Una vez que todas las familias puedan acceder en condiciones de igualdad de oportunidades a los diversos tipos de educación, es fundamental que cada uno de esos centros educativos muestre con la máxima transparencia cuáles son sus señas de identidad, de modo que la elección que hagan las familias pueda adecuarse lo más posible a sus convicciones personales.
Dentro de esa pluralidad de modelos y proyectos educativos a los que pueden optar las familias, habrá bastantes que incluyan una identidad o un ideario cristiano. Muchos padres no tienen formación ni capacidad pedagógica ni tiempo para dar la suficiente formación cristiana a sus hijos. Otros sí tendrán esas capacidades, pero son conscientes de que no basta con la formación que se da en casa, sino que ha de complementarse con la que se da en la escuela, donde pueden recibirla con más tiempo y más medios, con una estructura más profesionalizada.
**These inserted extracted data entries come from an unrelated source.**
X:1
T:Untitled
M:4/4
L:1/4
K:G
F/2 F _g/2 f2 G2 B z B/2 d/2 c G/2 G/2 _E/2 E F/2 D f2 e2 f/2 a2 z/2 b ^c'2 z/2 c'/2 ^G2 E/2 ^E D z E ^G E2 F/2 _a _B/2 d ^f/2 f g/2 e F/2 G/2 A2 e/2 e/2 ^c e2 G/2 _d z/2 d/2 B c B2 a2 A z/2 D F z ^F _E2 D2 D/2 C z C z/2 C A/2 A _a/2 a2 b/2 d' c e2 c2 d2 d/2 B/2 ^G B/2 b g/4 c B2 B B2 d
La formación cristiana que se recibe en la escuela no es una simple instrucción académica en una determinada asignatura. La identidad cristiana de una escuela que se presenta como tal, debe estar presente de modo transversal en toda ella. Lo importante no es estar en el nombre, o en los principios básicos del ideario que los padres aceptan y firman y puede leerse en la web del centro (todo eso está muy bien), sino que lo decisivo es que esa identidad cristiana esté en la vida de cada profesor, en el modo de tratar a cada persona, de plantear la enseñanza, de comunicar los valores y conocimientos. Los profesores deben ser profesionales muy competentes y, al mismo tiempo, personas que encarnen en su vida los valores que colegio se propone transmitir. El colegio les pide que así lo vivan, porque el testimonio personal de vida es lo que con más fuerza educa, y un colegio debe transmitir real y eficazmente los valores de su ideario, que son los que las familias han elegido al llevar ahí a sus hijos, ejerciendo un inviolable derecho natural. Como afirma la sentencia popular, el alumno escucha una vez lo que dices, pero escucha siempre y sobre todo lo que haces.
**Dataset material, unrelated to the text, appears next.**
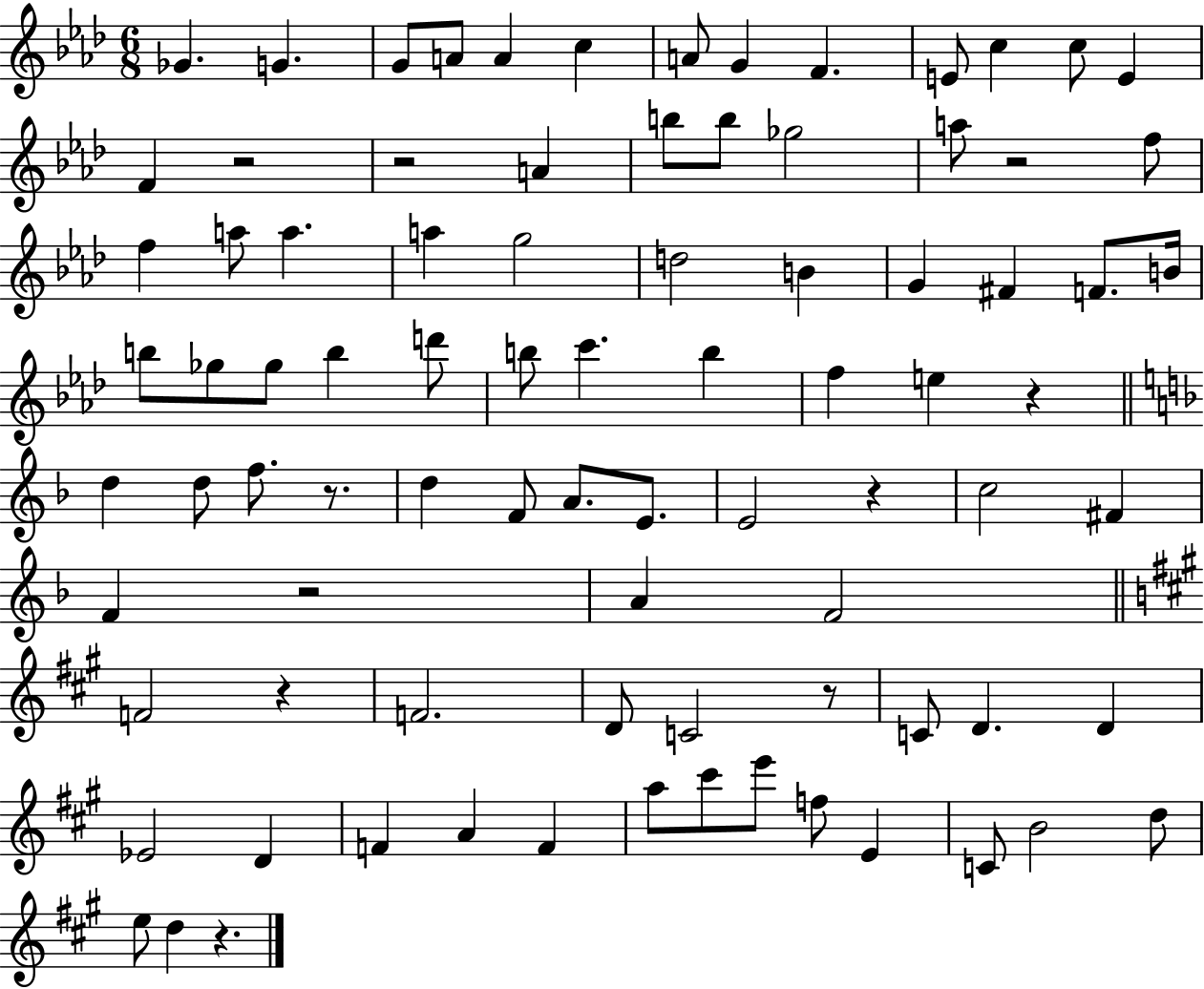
Gb4/q. G4/q. G4/e A4/e A4/q C5/q A4/e G4/q F4/q. E4/e C5/q C5/e E4/q F4/q R/h R/h A4/q B5/e B5/e Gb5/h A5/e R/h F5/e F5/q A5/e A5/q. A5/q G5/h D5/h B4/q G4/q F#4/q F4/e. B4/s B5/e Gb5/e Gb5/e B5/q D6/e B5/e C6/q. B5/q F5/q E5/q R/q D5/q D5/e F5/e. R/e. D5/q F4/e A4/e. E4/e. E4/h R/q C5/h F#4/q F4/q R/h A4/q F4/h F4/h R/q F4/h. D4/e C4/h R/e C4/e D4/q. D4/q Eb4/h D4/q F4/q A4/q F4/q A5/e C#6/e E6/e F5/e E4/q C4/e B4/h D5/e E5/e D5/q R/q.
Es preciso que surjan iniciativas educativas que respondan a esa creciente necesidad. Serán nuevos proyectos que pueden partir de instituciones religiosas, diócesis, parroquias, movimientos u otras instituciones católicas, pero también y sobre todo de ciudadanos que comprenden y valoran esa necesidad y promuevan proyectos educativos laicos en los que se compagine la altura profesional con un fuerte testimonio cristiano, como por otra parte debe suceder en su vida personal cualquier ciudadano católico coherente.
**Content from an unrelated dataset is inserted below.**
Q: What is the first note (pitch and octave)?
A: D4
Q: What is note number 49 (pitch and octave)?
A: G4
Muchos educadores se desaniman al ver los escasos resultados de sus esfuerzos, pero me atrevo a decir que no hay empeño educativo que quede sin fruto. El mundo se arreglaría bastante sólo con que cada uno se esfuerce un poco más en educar mejor a sus hijos o a sus alumnos. En eso todos podemos ser más competentes, más esforzados, más autocríticos. Tenemos que abandonar el consabido lamento sobre lo mal que está todo y entrar decididamente por la senda de la mejora personal, que es la mejor forma de educar a otros.